Kiki's Delivery Service is certainly one of the most low key films director Hayao Miyazaki has created. While at its center it has a protagonist with magical powers, the film is more often concerned with the minor moments in life that we all face, meeting a new person, getting over an illness, being bored behind a counter. There are no cat buses or cities in the sky. No one turns into a pig, a scarecrow or a giant forest god. More than any other movie, this Miyazaki film is about people. Most of them are strong, independent women of varied experience and expectations. All of them, every single character, even the non-humans, are rich. Think of Jeff the dog, a fleeting character who gets two minutes of screen time at most, much of that unconscious. The care in conceiving and animating the altruistic animal's movements tells us more than we could ever hope to know about a hound.

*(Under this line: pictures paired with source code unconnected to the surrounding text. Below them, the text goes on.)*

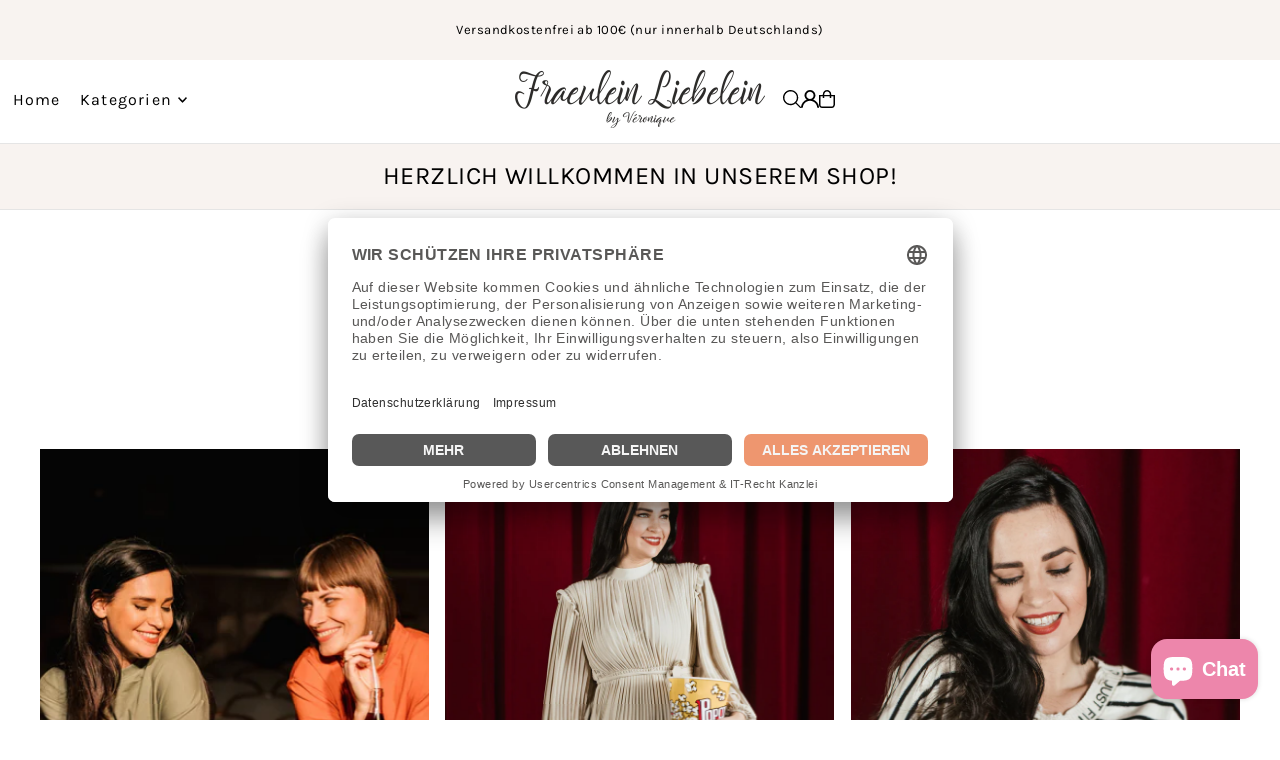

--- FILE ---
content_type: text/html; charset=utf-8
request_url: https://www.fraeulein-liebelein.com/?section_id=sections--25583762604297__7b40641f-045c-4c8c-9326-cc4d997495b3
body_size: 222
content:
<div id="shopify-section-sections--25583762604297__7b40641f-045c-4c8c-9326-cc4d997495b3" class="shopify-section shopify-section-group-header-group"><link href="//www.fraeulein-liebelein.com/cdn/shop/t/41/assets/section-countdown.css?v=54462256483194679451752406850" rel="stylesheet" type="text/css" media="all" />
<style data-shopify>
#shopify-section-sections--25583762604297__7b40641f-045c-4c8c-9326-cc4d997495b3 {
  --background: #f8f3f0;
  --text-color: #000000;
  --button-text: #000000;
  --button-color: #f8f3f0;
  --desktop-section-height: 200px;
  --mobile-section-height: 200px;
  --section-overlay-color: rgba(0, 0, 0, 0.0);
  --text-size: 30px;
  --clock-text-size: 14px;
}
</style>


<div class="global__section section-countdown global__section--margin mt0 mb0""
  data-section-id="sections--25583762604297__7b40641f-045c-4c8c-9326-cc4d997495b3"
  data-section-type="countdown"
  data-base-url="https://www.fraeulein-liebelein.com/"
  data-launch-date="1765738800"
  data-aos="none"
  >

  <div class="countdown--content_container row grid__wrapper rg0 pl0 pr0 edge">
    
    <div id="countdownWrapper" class="countdown__wrapper span-12 auto position-center">
      <div class="countdown__grid l-center">
        

          

          
            <div class="countdown__heading rte block-sections--18076704243977__7b40641f-045c-4c8c-9326-cc4d997495b3-text-1"
              data-aos="none"
              data-aos-delay="100"
              >
                
                  <h3>WEIHNACHTSKOLLEKTION</h3>
                
            </div>
          
        

          
            <div class="countdown__time-container" 
              data-aos="none"
              data-aos-delay="200"
              >
              
                  <p class="mb0">Countdown beendet</p>
              
              
            </div>
          

          
        
      </div>
    </div>
  </div>

  
    
      <style>
        #shopify-section-sections--25583762604297__7b40641f-045c-4c8c-9326-cc4d997495b3 {
          display: none;
        }
      </style>
    
  

</div>


</div>

--- FILE ---
content_type: text/html; charset=utf-8
request_url: https://www.fraeulein-liebelein.com/?section_id=sections--25583762604297__7b40641f-045c-4c8c-9326-cc4d997495b3
body_size: 460
content:
<div id="shopify-section-sections--25583762604297__7b40641f-045c-4c8c-9326-cc4d997495b3" class="shopify-section shopify-section-group-header-group"><link href="//www.fraeulein-liebelein.com/cdn/shop/t/41/assets/section-countdown.css?v=54462256483194679451752406850" rel="stylesheet" type="text/css" media="all" />
<style data-shopify>
#shopify-section-sections--25583762604297__7b40641f-045c-4c8c-9326-cc4d997495b3 {
  --background: #f8f3f0;
  --text-color: #000000;
  --button-text: #000000;
  --button-color: #f8f3f0;
  --desktop-section-height: 200px;
  --mobile-section-height: 200px;
  --section-overlay-color: rgba(0, 0, 0, 0.0);
  --text-size: 30px;
  --clock-text-size: 14px;
}
</style>


<div class="global__section section-countdown global__section--margin mt0 mb0""
  data-section-id="sections--25583762604297__7b40641f-045c-4c8c-9326-cc4d997495b3"
  data-section-type="countdown"
  data-base-url="https://www.fraeulein-liebelein.com/"
  data-launch-date="1765738800"
  data-aos="none"
  >

  <div class="countdown--content_container row grid__wrapper rg0 pl0 pr0 edge">
    
    <div id="countdownWrapper" class="countdown__wrapper span-12 auto position-center">
      <div class="countdown__grid l-center">
        

          

          
            <div class="countdown__heading rte block-sections--18076704243977__7b40641f-045c-4c8c-9326-cc4d997495b3-text-1"
              data-aos="none"
              data-aos-delay="100"
              >
                
                  <h3>WEIHNACHTSKOLLEKTION</h3>
                
            </div>
          
        

          
            <div class="countdown__time-container" 
              data-aos="none"
              data-aos-delay="200"
              >
              
                  <p class="mb0">Countdown beendet</p>
              
              
            </div>
          

          
        
      </div>
    </div>
  </div>

  
    
      <style>
        #shopify-section-sections--25583762604297__7b40641f-045c-4c8c-9326-cc4d997495b3 {
          display: none;
        }
      </style>
    
  

</div>


</div>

The animation throughout Kiki's Delivery Service is, in a word, astounding. The Ghibli backgrounds are all framable, a series of lush masterpieces depicting ornate cityscapes, quaint storefronts, and cozy houses. Miyazaki's undying passion for flight is on magnificent display as well. The attention to detail in Kiki's windblown skirt and the physics of making midair adjustments is second to none. Much of the enjoyment comes from the little nods to intricate care that Miyazaki sprinkles throughout. The brief pause as Kiki's dad lifts her up, adjusting for more weight than he expected; Kiki's brief slip as she rounds a corner running to save Tombo; even the mere inclusion of a once motionless train car falling into line as the cars preceding it begin moving is beautiful.


One of the most enjoyable elements of Kiki's Delivery Service is how practical it is despite the existence of magic. Sure, Kiki can fly and talk to cats but she still has to clean her room with a bucket and a brush. There are no Disney creatures popping out of the woodwork with a song and a helping paw. This is work. The assured dedication to one's goals is a common theme throughout the film. Kiki demands to help out around the house of an elderly woman and her caretaker after they pay her for a delivery that is canceled. Tombo boasts of how hard he needs to train in order to get his legs in shape to power his flying contraption. Ursula spends her days in the forest, sketching crows, and dedicating the entirety of her life to art.


Whilst sitting on the beach with Tombo after crashing his bicycle-plane, Kiki confides that although she used to love flying, the passion is gone now that she does it for a living. Upon returning home after this confession, the young witch discovers that her magic is missing. It's tempting to read Kiki's subsequent existential crisis as an allusion to Miyazaki himself, who by this point in his career had painstakingly finished his passion project, Nausicaa of the Valley of the Wind, and released what to this day is still his most beloved film, one whose title character went on to become not only a global phenomenon but the icon for the animation studio that he had founded. Was Miyazaki burned out? Did he think at this relatively early stage in his career that his best ideas were behind him? It is unclear.


What is known is that Miyazaki did not originally plan on directing the film but got so invested in the screenplay process that he jumped in head first immediately upon finishing My Neighbor Totoro. Kiki's Delivery Service was released a mere fifteen months later. When recently discussing his retirement, Miyazaki mentioned that each successive film is taking longer to complete than the last. It is astounding that at one point in an animation director's career, one who in particular, also writes his own screenplays and does much of the drawing himself, managed to knock out two indisputable masterpieces so close to one another. So this is what it was like to live during the same time as Mozart or Shakespeare.